家賃滞納者をうまく退去させるには
家賃を滞納するような借主には早く出て行ってもらいたい。
貸主としては当然の考えですが、とはいえ即時に相手を無理やり退去させることはできません。
法律上、自力救済は認められていませんので、例えば勝手に鍵を変えてしまったり、出ていくように威迫したりすれば、かえって貸主側が損害賠償を請求されることもあるのです。
したがって、相手を退去させるには手続きを踏む必要があります。
まずは任意に交渉をすることが考えられますが、早く退去をさせたいからといって、家賃の一部免除や分割弁済などを安易に許すと、最終的に支払いを得られないということもありますので、十分に注意をして交渉をする必要があります。

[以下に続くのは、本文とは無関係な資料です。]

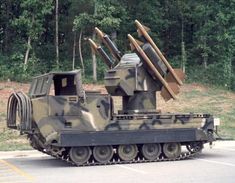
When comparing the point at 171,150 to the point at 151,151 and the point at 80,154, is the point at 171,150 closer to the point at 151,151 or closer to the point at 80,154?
the point at 151,151

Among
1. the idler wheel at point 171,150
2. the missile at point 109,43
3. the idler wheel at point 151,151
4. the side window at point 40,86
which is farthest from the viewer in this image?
the missile at point 109,43

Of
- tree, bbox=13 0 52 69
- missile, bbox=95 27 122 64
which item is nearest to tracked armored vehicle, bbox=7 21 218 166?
missile, bbox=95 27 122 64

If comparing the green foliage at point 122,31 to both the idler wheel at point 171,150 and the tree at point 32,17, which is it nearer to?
the tree at point 32,17

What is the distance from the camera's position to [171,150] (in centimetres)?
1622

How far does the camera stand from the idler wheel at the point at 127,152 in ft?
51.1

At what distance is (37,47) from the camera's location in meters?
39.8

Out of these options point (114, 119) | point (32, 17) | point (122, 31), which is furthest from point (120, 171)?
point (122, 31)

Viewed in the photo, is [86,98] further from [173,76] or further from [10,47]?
[10,47]

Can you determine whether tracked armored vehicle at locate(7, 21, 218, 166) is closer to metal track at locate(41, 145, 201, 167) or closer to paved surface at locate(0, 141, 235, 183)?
metal track at locate(41, 145, 201, 167)

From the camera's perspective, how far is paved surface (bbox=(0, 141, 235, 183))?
40.5 feet

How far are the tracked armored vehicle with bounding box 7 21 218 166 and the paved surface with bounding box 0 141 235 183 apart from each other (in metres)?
0.55

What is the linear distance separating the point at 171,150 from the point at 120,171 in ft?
9.37

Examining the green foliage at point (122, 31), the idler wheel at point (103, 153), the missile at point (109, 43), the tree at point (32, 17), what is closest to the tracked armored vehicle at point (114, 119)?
the idler wheel at point (103, 153)

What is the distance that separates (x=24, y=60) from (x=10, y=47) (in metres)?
3.60
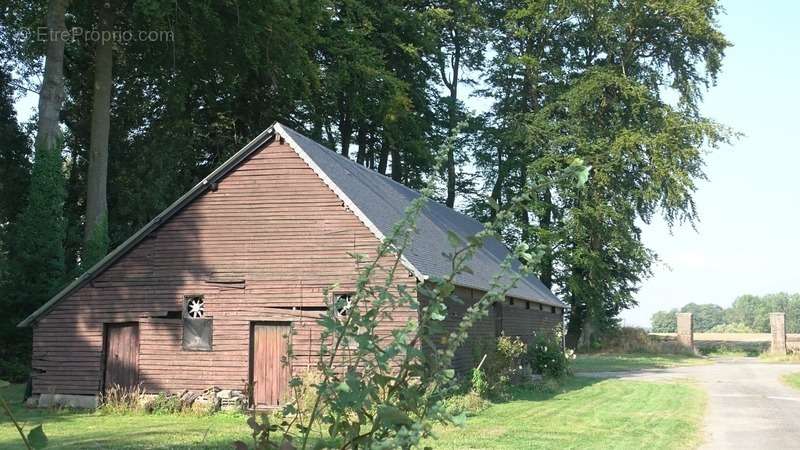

強制退去をさせるためには裁判手続きを経る必要がありますので、任意交渉をしながら訴訟の準備をあわせて行うことになります。
裁判手続きを利用し、強制退去をさせるためには、建物明渡請求をする必要があります。
賃借人は賃貸借契約により建物を占有できますので、まず前提として賃貸借契約を解除する必要があります。しかし、日本では、賃借人が厚く保護されていますので、家賃を滞納したというだけでは、信頼関係が破壊されたとまではいえないので、賃貸借契約を解除することはできないと言われてしまうこともあります。
ではどの程度家賃滞納期間が経過すれば賃貸借契約を解除できるかというとこれもケースバイケースであり、2ヶ月の滞納で認められることもあれば、半年でも認められないケースもあります。ただ、概ね裁判例では、3ヶ月以上の滞納であれば、信頼関係が破壊され賃貸借契約を解除することが可能とされたケースが多いでしょう。
裁判で賃貸借契約の解除が認められ、建物の明渡が認められた場合に、相手方がなおなかなか退去しようとしないときには、裁判所の強制執行手続きを利用して、現実に退去をさせる手続きを採ることになります。
相手方との交渉が長引き、結局退去をさせるのに時間がかかるということもありますので、できる限り早めに対応をすることが肝要です。
家賃滞納が始まった段階で弁護士に相談し、滞納家賃の支払いと併せ、必要であれば退去手続きについても依頼されることをお勧めいたします。
いすれにしろ、滞納家賃回収や家賃滞納者の建物退去について、どのような手法を採用すべきか、その場合の実際の手続きの遂行について、これらの諸般の事情を考慮して、検討することが重要です。